In cancer, metastatic disease and recurrence are hypothesized to result from the residual Cancer Stem Cells (CSCs) that evade initial treatment. Therefore, identification of these cells and pathways important in their self-renewal and survival is essential for improvement of current treatments. CSCs are defined as rare cancer cells with stem cell properties, including the capacity to self-renew and the ability to differentiate into multiple cell types. These cells may arise from transformations in early progenitor or stem cells, or differentiated progenitors that regain the ability to self-renew. Putative human mammary cancer stem cells have been identified based on their expression of specific cell surface markers. The human breast cancer CD44⁺/CD24^-/low/lin^-- subpopulation is more tumorigenic compared to other subpopulations by xenograft tumor studies. Also in vitro CD44⁺/CD24^-/low/lin^- cells can form non-adherent spheres, or mammospheres (MS), that also have the potential to self-renew and differentiate. 

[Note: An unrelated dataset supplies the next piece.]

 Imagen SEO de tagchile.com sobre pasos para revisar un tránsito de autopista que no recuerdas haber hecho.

We will be investigating treatment targets by examining pathways important in self-renewal and survival of CSCs. Bmi-1 is essential for self-renewal in several different tissues and is highly expressed in different stem cell and cancer cell populations including hematopoietic and neuronal cells. A conserved Bmi-1 driven pathway involved in both normal stem cells and a subset of highly malignant cancers including breast cancer was identified by a clinical transcriptional profiling study. The clinical data along with the self-renewal properties make Bmi-1 an important pathway to investigate in CSCs.

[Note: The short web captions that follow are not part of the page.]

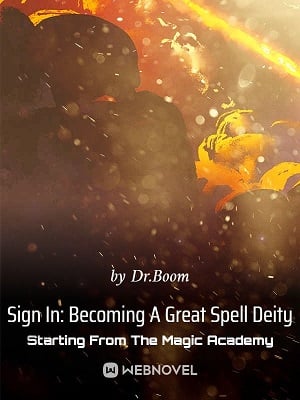 Read Sign In: Becoming A Great Spell Deity Starting From The Magic Academy Light Novel Online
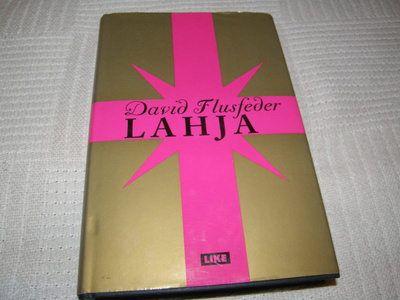 David Flusfeder Lahja  -sid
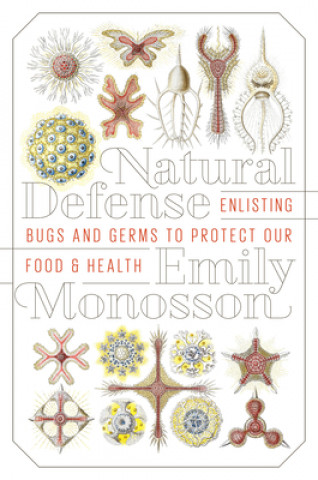 Kniha Natural Defense Emily Monosson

In addition to elucidating pathways that regulate CSC self-renewal, we will also investigate survival of CSCs in response to hyperthermia alone and as a radiosensitizing agent. Historically, there are many studies suggesting that hyperthermia can affect cancer cell survival, and is an effective radiosensitizer. Our initial focus will be on the transplantable p53 null mouse mammary cancer model, and later with human breast tumor samples. Preliminary results using radioresistant cell lines and a tumor initiating subpopulation of p53 null tumor cells in a MS assay indicate the putative CSCs may be thermosensitive. These results suggest that tumorigenic mammary stem/progenitor cells may be sensitive to hyperthermia.

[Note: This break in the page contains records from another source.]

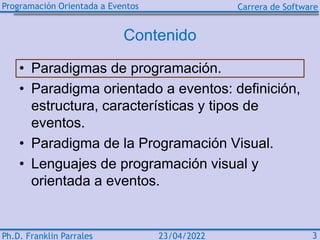 Programación Orientada a Eventos Carrera de Software
Ph.D. Franklin Parrales 3
23/04/2022
Contenido
• Paradigmas de progra...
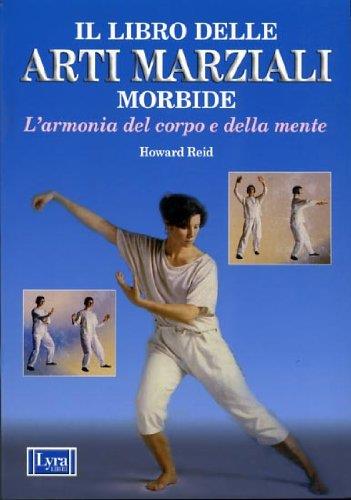 Il libro delle arti marziali morbide. L'armonia del corpo e della mente - copertina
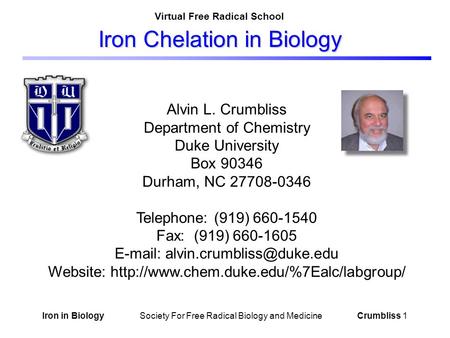 Iron in Biology Society For Free Radical Biology and Medicine Crumbliss 1 Iron Chelation in Biology Alvin L. Crumbliss Department of Chemistry Duke University.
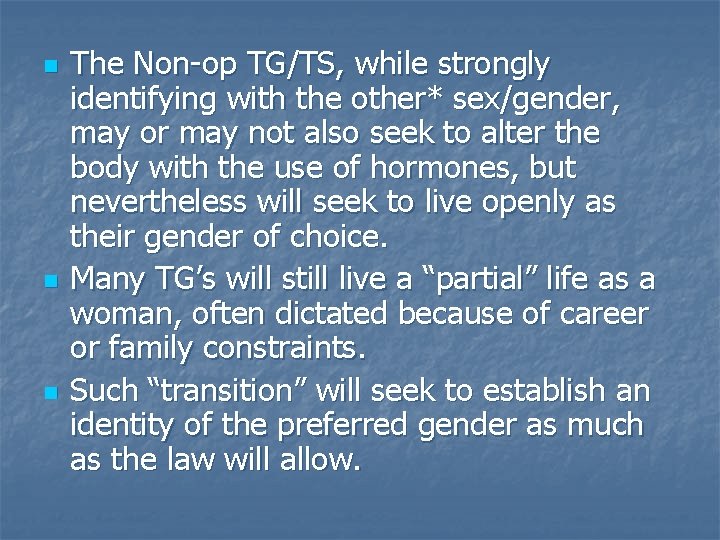 n n n The Non-op TG/TS, while strongly identifying with the other* sex/gender, may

Despite advances in earlier detection, as well as improvements in treatment of breast cancer, 20 percent of women die within 10 years of initial diagnosis due to relapse or metastatic disease. These cases of relapse and metastasis may be due to residual CSCs that are intrinsically resistant to conventional therapies that target highly proliferative cells. Although conventional treatments decrease tumor mass and have been proven effective for some patients, new therapeutic approaches are needed for the subset of women that experience recurrence and metastatic disease after removal of the primary tumor.